What is being asked
Reproduce the entries in full, starting at the line containing "When compared, is" and ending with the last of the entries, and offset every number in their answers, whether coordinates or distances, by -63.

Material shown
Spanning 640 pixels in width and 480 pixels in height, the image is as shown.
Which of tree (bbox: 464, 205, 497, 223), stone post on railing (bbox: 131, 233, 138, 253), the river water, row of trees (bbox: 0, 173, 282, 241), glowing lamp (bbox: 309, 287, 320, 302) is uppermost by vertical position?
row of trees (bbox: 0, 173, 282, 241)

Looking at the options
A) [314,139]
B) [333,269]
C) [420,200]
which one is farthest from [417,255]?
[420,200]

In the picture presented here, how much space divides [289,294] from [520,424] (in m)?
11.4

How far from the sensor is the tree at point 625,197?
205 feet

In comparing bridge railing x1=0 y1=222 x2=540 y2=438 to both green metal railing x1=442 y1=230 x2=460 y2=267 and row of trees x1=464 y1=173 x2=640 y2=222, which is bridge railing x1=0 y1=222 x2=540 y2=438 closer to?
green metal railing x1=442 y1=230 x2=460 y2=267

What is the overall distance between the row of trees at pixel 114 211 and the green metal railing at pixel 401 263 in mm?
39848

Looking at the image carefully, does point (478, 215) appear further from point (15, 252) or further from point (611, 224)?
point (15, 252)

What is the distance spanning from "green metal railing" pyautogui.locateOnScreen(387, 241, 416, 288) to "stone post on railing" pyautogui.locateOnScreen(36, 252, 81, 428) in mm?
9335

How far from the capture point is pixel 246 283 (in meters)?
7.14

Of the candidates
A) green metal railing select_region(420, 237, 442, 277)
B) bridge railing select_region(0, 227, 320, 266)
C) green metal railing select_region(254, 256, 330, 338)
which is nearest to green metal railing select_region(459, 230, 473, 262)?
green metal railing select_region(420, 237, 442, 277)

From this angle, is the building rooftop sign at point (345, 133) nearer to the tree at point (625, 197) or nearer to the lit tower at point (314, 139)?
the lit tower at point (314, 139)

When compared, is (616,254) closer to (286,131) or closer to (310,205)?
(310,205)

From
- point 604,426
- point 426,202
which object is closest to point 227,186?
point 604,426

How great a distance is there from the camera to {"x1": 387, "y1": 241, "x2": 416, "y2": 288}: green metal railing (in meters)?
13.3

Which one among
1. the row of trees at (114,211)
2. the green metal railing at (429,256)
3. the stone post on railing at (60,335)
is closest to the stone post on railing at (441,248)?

Response to the task
When compared, is (616,254) closer to (286,131) or closer to (310,205)?
(247,142)

From
- point 604,426
- point 426,202
which object is closest to point 227,186?
point 541,363

How great a distance is there from the camera to {"x1": 387, "y1": 241, "x2": 416, "y2": 288}: green metal railing (in meters)?
-49.7

Which one among
1. the row of trees at (114,211)
2. the green metal railing at (429,256)
3. the stone post on railing at (60,335)
is closest to the stone post on railing at (441,248)?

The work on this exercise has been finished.